[START]

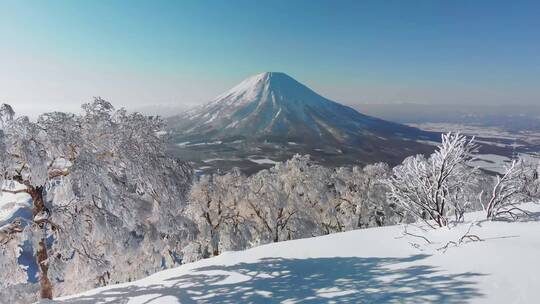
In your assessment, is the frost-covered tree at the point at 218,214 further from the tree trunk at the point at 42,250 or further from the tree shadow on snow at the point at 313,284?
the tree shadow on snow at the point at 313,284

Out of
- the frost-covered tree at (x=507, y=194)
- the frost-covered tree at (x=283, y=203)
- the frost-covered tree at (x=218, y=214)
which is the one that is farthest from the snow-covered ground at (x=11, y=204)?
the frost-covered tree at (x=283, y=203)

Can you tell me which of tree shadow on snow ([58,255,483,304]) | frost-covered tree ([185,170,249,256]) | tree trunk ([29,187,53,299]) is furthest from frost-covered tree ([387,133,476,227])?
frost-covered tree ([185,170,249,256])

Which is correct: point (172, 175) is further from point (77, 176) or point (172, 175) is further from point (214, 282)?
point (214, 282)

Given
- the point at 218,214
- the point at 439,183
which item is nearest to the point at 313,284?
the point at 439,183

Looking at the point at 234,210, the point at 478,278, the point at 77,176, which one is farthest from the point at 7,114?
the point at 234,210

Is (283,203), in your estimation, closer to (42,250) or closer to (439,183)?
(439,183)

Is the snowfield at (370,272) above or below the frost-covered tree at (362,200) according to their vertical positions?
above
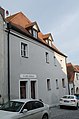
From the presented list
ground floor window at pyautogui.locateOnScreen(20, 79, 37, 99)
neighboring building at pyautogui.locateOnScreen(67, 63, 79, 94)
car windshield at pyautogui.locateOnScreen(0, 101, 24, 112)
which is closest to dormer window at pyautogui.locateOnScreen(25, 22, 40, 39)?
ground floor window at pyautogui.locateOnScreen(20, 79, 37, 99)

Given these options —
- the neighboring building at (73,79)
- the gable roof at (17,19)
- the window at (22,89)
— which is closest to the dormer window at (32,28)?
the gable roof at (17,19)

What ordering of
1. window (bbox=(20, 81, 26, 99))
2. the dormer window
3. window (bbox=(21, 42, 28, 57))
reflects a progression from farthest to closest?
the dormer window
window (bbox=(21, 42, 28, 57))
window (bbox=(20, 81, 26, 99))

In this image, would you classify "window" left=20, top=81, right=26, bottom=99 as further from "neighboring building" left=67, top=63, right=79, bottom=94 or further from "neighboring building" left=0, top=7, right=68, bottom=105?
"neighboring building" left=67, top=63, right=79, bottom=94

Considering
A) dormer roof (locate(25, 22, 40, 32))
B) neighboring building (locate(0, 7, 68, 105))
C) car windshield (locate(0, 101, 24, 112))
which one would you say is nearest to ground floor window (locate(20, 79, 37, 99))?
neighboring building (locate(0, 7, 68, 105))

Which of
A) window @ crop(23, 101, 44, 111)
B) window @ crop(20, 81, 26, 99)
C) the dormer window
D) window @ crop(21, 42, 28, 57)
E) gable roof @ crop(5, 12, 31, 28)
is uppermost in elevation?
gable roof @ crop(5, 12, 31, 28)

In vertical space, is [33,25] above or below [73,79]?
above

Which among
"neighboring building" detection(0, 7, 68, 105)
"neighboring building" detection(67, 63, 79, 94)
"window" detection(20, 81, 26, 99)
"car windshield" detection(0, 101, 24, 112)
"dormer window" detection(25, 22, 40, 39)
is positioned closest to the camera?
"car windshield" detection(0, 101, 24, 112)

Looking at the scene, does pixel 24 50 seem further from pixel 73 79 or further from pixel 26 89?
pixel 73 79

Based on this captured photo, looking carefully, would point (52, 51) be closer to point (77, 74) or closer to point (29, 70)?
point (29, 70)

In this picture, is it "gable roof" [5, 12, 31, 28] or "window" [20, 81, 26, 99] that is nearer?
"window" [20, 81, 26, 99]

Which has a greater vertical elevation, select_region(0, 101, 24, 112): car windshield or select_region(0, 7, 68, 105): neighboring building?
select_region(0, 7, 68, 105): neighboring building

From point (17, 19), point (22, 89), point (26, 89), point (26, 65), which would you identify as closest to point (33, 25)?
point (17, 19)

[END]
[START]

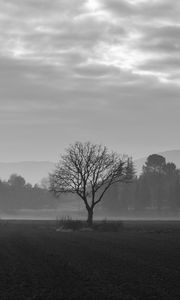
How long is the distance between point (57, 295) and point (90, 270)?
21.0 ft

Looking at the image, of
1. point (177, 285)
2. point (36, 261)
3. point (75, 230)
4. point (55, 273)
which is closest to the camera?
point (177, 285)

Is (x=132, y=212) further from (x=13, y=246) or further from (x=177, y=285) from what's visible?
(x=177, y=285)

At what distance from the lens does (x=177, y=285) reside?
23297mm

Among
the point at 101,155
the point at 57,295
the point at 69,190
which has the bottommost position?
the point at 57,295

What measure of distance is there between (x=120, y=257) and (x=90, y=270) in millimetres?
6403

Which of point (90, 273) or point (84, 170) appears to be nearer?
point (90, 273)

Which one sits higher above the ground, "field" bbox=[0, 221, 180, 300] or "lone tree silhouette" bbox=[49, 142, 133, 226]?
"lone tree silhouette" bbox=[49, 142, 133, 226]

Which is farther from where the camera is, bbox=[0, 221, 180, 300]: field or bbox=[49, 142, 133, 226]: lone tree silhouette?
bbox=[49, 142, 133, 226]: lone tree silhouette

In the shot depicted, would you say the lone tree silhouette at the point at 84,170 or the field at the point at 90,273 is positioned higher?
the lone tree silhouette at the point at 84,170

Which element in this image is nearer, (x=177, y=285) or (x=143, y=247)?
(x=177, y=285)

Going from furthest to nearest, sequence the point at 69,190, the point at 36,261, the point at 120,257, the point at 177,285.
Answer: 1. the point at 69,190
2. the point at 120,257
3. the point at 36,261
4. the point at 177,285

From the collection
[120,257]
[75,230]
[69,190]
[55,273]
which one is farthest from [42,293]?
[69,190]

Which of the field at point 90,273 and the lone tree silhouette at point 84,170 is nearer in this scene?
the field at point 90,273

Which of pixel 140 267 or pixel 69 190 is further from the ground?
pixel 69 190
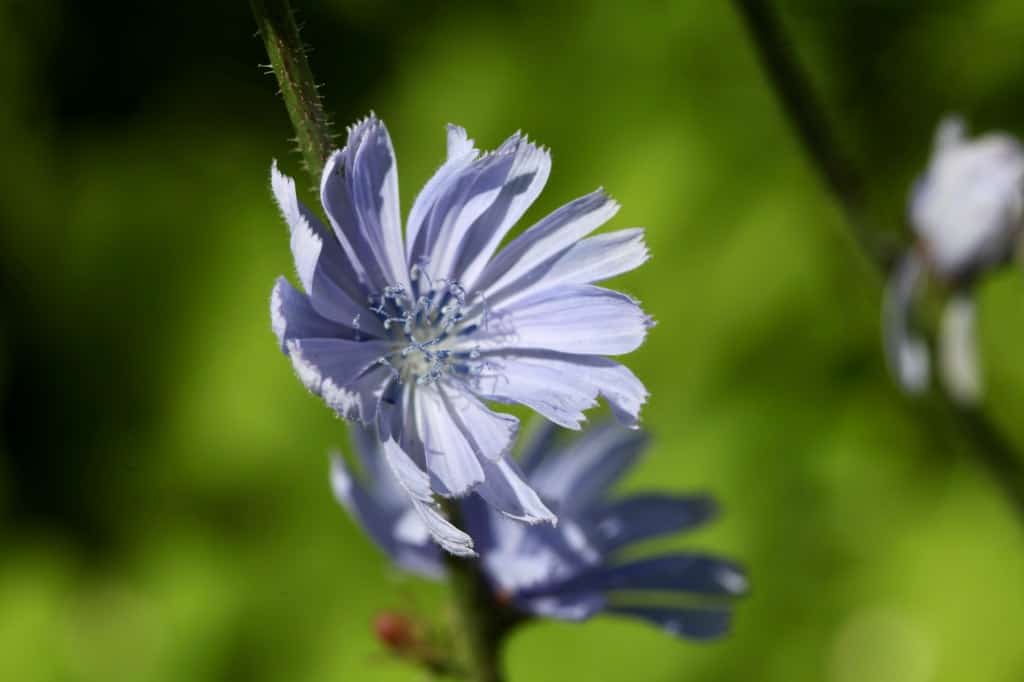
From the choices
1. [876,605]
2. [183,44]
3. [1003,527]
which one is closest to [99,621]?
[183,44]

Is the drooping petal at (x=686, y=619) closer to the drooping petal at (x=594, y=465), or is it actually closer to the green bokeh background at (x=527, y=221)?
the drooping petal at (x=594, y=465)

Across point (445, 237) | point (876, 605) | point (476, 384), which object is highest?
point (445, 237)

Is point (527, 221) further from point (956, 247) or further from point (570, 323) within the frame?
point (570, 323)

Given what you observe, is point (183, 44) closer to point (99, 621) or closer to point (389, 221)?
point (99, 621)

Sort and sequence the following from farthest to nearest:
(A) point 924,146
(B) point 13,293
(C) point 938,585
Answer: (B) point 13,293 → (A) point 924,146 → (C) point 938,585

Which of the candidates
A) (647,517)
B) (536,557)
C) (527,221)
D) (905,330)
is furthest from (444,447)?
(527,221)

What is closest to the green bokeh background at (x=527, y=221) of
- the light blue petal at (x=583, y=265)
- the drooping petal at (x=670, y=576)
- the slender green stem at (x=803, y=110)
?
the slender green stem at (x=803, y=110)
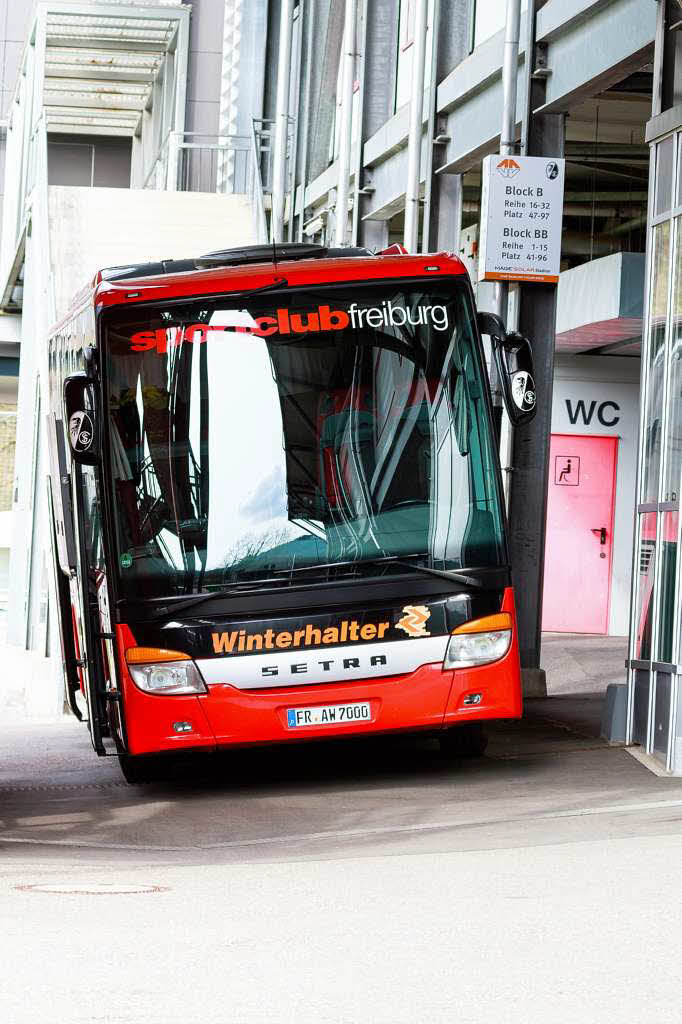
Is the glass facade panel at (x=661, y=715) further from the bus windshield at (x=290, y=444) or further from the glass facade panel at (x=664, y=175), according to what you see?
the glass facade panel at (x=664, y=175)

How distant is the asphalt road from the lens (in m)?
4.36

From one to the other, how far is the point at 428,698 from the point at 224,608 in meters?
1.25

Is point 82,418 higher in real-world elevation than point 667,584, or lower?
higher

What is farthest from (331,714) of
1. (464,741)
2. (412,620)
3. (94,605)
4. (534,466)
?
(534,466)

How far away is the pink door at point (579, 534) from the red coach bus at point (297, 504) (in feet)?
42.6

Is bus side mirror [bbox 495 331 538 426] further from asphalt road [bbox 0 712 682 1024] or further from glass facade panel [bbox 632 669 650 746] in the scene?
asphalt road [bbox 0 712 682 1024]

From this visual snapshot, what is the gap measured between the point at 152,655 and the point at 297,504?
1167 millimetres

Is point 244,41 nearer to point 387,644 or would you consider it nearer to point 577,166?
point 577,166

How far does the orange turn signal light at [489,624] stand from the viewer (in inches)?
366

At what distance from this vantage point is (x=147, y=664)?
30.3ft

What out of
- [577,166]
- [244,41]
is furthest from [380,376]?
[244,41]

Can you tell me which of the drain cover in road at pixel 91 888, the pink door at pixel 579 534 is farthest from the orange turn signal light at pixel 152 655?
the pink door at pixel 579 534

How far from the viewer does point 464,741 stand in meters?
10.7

[END]
[START]

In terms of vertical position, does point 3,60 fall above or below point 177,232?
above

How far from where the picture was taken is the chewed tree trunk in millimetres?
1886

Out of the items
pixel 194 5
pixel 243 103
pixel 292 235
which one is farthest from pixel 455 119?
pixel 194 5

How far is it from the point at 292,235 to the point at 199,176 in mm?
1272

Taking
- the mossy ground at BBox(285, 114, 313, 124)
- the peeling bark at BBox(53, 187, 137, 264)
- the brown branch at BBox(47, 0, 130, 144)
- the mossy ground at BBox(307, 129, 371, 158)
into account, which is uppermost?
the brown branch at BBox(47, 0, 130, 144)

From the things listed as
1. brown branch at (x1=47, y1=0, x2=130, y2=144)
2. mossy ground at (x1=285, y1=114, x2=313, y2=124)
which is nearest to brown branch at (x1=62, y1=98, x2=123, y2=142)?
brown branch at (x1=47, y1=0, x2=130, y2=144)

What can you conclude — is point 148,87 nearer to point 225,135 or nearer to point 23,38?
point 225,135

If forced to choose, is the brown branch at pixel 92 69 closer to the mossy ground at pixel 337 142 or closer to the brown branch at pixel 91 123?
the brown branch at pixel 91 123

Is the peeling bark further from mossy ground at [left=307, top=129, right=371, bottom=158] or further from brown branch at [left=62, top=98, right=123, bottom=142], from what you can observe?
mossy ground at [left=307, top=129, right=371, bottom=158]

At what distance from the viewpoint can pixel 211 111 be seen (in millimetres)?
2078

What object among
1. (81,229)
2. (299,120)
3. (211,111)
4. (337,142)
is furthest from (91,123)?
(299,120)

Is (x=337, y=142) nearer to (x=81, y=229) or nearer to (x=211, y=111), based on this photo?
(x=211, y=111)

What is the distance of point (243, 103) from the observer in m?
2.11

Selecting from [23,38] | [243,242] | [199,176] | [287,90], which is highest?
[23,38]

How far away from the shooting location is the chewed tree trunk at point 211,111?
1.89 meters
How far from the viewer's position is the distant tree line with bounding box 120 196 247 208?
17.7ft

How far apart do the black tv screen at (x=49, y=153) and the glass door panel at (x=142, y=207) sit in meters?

[END]

### Problem statement
Find every line of the data that contains the word "nearest", and copy each of those lines in full.

### Output of the exercise
which item is nearest to the point at 313,284?
which one would you say is nearest to ground floor window (locate(20, 79, 37, 99))?
Going from furthest to nearest, sequence the point at 69,190, the point at 36,261, the point at 120,257, the point at 177,285.
Sort and sequence the following from farthest to nearest:
which is nearest to brown branch at (x1=62, y1=98, x2=123, y2=142)?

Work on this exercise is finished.